How to detect if HDD is corrupted

Hello every body,I am beginner in administration of SUN solaris and SUN hardware. I have question on how to detect if HDD on SUN box is corrupted. We are using SUN Fire V440 with Solaris 8.0.Thanks Peter
[224 byte] By [Peter_Svachoa] at [2007-11-26 13:35:18]
# 1
We really need more information on the issue. Are you looking at a hardware issue or software issue.The 2 basic lines of checking the HD would be "fsck" and/or perform a "format -> analyze -> read" test.
Lee_McCreerya at 2007-7-7 22:18:16 > top of Java-index,Sun Hardware,Servers - General Discussion...
# 2

Thanks for your response.

I think I am looking for a software issue. As you wrote perform a "format -> analazy -> read" I did it. Analyze didn't back any bad block.

Maybe you are asking why do you thing that the HDD is corrupted.

I hope the HDD is not corrupted but on that HDD is Oracle Database that is corrupted.

But during few days on that database nothing do unordinary. One thing that I can write you is that every day is doing backup on the tape on this Sun box. One day this backup doesn't complete successfully. I find out that Sun box was restarted. But not me or anybody else.

I think there is any hardware problem with backup tape. Because I think it is not possible to reboot Sun box arbitrarily. And this could maybe corrupt database.

So because I want to know if HDD is corrupted or not.

Peter

Peter_Svachoa at 2007-7-7 22:18:16 > top of Java-index,Sun Hardware,Servers - General Discussion...
# 3

Hello Peter,

I think it is not possible to reboot Sun box arbitrarily. And this could maybe corrupt database.

...

So because I want to know if HDD is corrupted or not.

Yes, you have to shutdown the database, otherwise the contents is damaged (becomes inconsistent/corrupt).

Depending on the database configuration (archivelog / no archivelog) and kind of transactions (mainly reads or high number of changes/writes) the amount of lost data/transactions varies.

Use one of the Oracle forums (http://forums.oracle.com). This is definetely an Oracle problem and less a hardware problem. Regarding the (unwanted) shutdown of the system, review the Solaris logs.

I would recommend that you hide your work e-mail address in the profile and use instead one of the several free-mailers. There are very few occasions when you will be directly contacted. In over 1500 postings I did that only 3-4 times. These forums are user-to-user, there is no e-mail support from Sun on these forums.

Michael

Thank you for taking the time to hide your e-mail address ...

Message was edited by:

MAALATFT

MAALATFTa at 2007-7-7 22:18:16 > top of Java-index,Sun Hardware,Servers - General Discussion...
# 4

Thanks for your response Michael,

I agree with your suggestion about shutting down the database. But this isn't so big problem because we have export dump files and can make new database from this dump files. Also for your information this is only development environment.

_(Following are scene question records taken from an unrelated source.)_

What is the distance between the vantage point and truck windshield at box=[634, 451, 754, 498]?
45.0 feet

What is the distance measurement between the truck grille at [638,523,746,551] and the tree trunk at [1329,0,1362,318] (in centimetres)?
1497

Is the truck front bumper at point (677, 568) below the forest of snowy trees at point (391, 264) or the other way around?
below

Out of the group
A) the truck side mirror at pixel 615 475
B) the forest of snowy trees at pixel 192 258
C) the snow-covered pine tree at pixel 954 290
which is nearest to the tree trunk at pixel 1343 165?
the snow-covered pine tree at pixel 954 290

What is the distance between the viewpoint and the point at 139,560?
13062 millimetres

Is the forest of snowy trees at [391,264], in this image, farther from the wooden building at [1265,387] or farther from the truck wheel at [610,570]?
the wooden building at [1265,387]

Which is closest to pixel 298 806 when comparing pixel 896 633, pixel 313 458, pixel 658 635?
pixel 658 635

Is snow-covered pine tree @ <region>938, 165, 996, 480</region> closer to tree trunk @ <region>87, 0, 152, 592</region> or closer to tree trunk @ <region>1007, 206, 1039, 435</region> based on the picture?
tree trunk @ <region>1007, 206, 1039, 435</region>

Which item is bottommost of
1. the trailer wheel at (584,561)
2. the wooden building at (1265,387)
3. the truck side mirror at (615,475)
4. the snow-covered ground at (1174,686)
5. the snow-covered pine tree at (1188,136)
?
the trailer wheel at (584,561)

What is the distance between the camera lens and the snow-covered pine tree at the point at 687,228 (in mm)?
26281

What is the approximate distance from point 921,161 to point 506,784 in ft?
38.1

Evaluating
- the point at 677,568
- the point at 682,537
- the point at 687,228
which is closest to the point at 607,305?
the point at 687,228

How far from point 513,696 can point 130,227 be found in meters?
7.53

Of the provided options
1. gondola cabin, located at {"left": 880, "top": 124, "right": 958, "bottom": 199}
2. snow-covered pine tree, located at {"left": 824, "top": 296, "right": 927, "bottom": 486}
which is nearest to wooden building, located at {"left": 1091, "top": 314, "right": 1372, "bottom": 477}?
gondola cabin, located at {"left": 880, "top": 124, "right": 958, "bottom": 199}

So I don't think the problem is still on the database. The problem is on HDD.

I try to run fsck on that HDD.

Output is:

fsck /dev/rdsk/c3t11d0s0

** /dev/rdsk/c3t11d0s0

CANNOT READ: BLK 285548096

CONTINUE? y

THE FOLLOWING SECTORS COULD NOT BE READ: 285548096 285548097 285548098 285548099

Next I try to run fsck on another HDD.

Output is:

fsck /dev/rdsk/c3t10d0s0

** /dev/rdsk/c3t10d0s0

BAD SUPER BLOCK: MAGIC NUMBER WRONG

USE AN ALTERNATE SUPER-BLOCK TO SUPPLY NEEDED INFORMATION;

eg. fsck [-F ufs] -o b=# [special ...]

where # is the alternate super block. SEE fsck_ufs(1M).

I did search on Internet but nothing what can help me.

Thanks Peter

Peter_Svachoa at 2007-7-7 22:18:16 > top of Java-index,Sun Hardware,Servers - General Discussion...
# 5

As you <Lee_McCreery > wrote perform a "format -> analyze -> read" I did it. Analyze didn't back any bad block.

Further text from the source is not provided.